Even though I’ve seen quite a few of blogs on the topic of responsive, fluid adaptive and other designs that change with their environment, I have found that they are almost always not only interesting, but you also always walk away from it with a bit of new knowledge or at least a new way of looking at these elements.

One of the books that helped me wrap my noggin around responsive web design when I first learned to code responsively in college was Responsive Web Design, by Ethan Marcotte, the person who coined the term Responsive Web Design. Most people see responsive sign as mobile friendly. This declaration might be true, but it is so much more than mobile friendly. Responsive Design is a way of life! I realize that not all websites benefit from being responsive, such as huge e-commerce sites, but I look forward to the days when we can say over 85% of websites in existence are responsive. Not only does this seamless way of coding make for a better web browsing experience, but I find that for most most part, responsively coded websites are usually paired with a much more aesthetically pleasing design.

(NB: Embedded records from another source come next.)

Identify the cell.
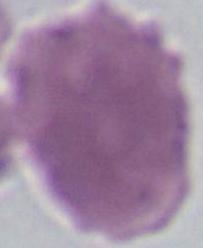
An erythrocyte.

Summary:
  - Magnification: 1000x
  - Modality: photomicrograph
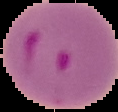

Image is 118×112 pixels. Segmented cell region on a black background. From a thin blood smear. Malaria status: parasitized.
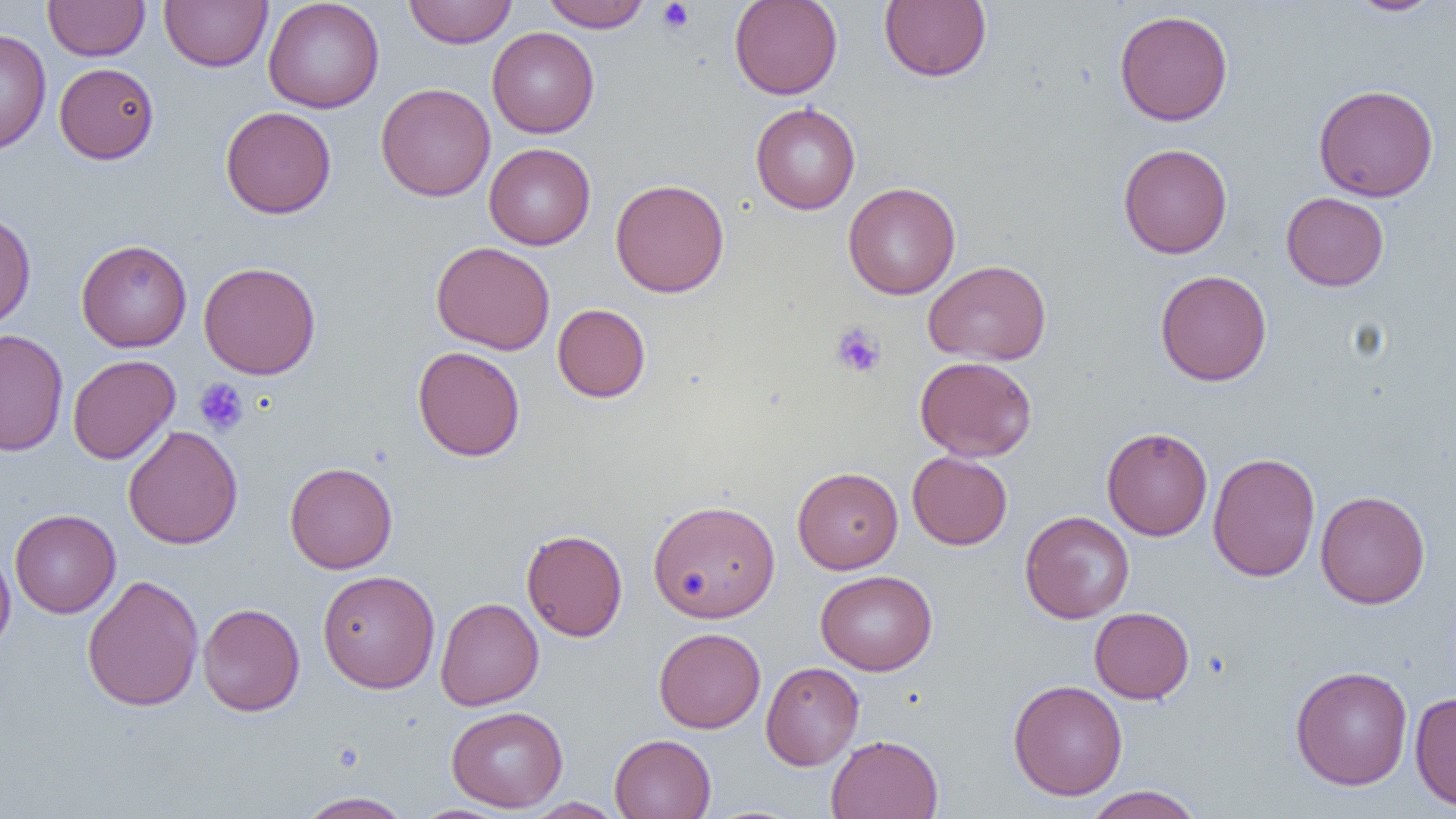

Designers often confuse a responsive website with an adaptive website. The end goal is usually fairly similar, giving the user a more usable/mobile-friendly experience, but the way of getting there is a bit different. Both methods are made using Media Queries. In short, a media query just tells us what styles to use, at what screen size. The biggest difference between responsive and adaptive, is the unit of measure. Responsive websites use percentages or relative units where adaptive uses a more static unit like, pixels. You can see in the gif below, that the content in the responsive example is using a 100% width, whereas the adaptive example doesn’t reach 100% until the outer container has reached a certain breakpoint.

Responsive

 
 
 

Adaptive

 
 
 

One of the benefits of making your website responsive, is you can do all of your styling in one place as opposed to making an entirely different website for mobile devices. The obvious benefit is that the design will be seamless and fluid no matter the size of your screen. You can even resize your browser window from small to large and back again to watch the responsive coding melt from one layout to the next. Here is one of my favorite resources to browse numerous responsive websites and how they change from query to query along with an image example of one of their entries.

Which is better? Responsive design is always changing and adaptive design makes some changes at designated screen sizes. How do they compare? Responsive is generally harder to make. Whereas adaptive is less flexible. Responsive sites load faster because adaptive sites have to load every possible layout. All in all, responsive web design is almost always the better and more productive option. It will always display correctly no matter what new tech devices are released on the market. The only time I could see an adaptive site being the slightly better option is for new companies with fewer resources. If this is not the case however, responsive is the way to go. It is an overall better investment because every person who owns a mobile device will without a single doubt, view a pixel perfect version of the site no matter what device they are viewing it from.